-- Start of Supplied material --
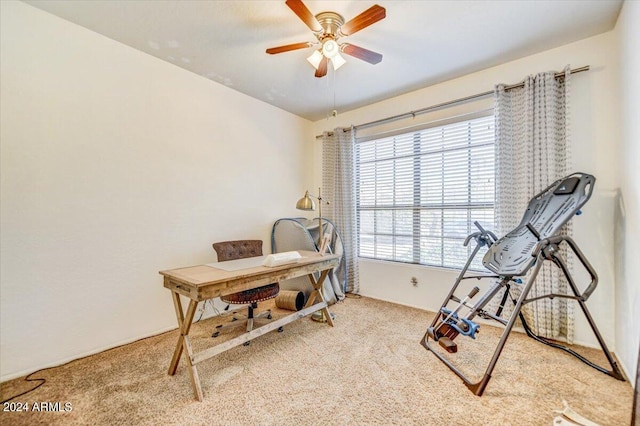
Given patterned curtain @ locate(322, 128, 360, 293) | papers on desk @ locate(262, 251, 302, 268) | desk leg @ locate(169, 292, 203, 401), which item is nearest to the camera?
desk leg @ locate(169, 292, 203, 401)

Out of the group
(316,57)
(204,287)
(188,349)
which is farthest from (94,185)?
(316,57)

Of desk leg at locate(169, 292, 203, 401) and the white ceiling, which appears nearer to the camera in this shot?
desk leg at locate(169, 292, 203, 401)

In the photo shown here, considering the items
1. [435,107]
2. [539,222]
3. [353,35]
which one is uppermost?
[353,35]

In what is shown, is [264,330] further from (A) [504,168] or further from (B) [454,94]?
(B) [454,94]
-- End of Supplied material --
(The request) Rewrite every line from the one containing "In the photo" through the last line, inclusive, and shift each coordinate value in the answers by -23.

(Reply to the task)
In the photo shown here, considering the items
1. [435,107]
2. [539,222]
3. [353,35]
which one is uppermost?
[330,12]

In what is shown, is [264,330] further from (A) [504,168] or further from (B) [454,94]?
(B) [431,71]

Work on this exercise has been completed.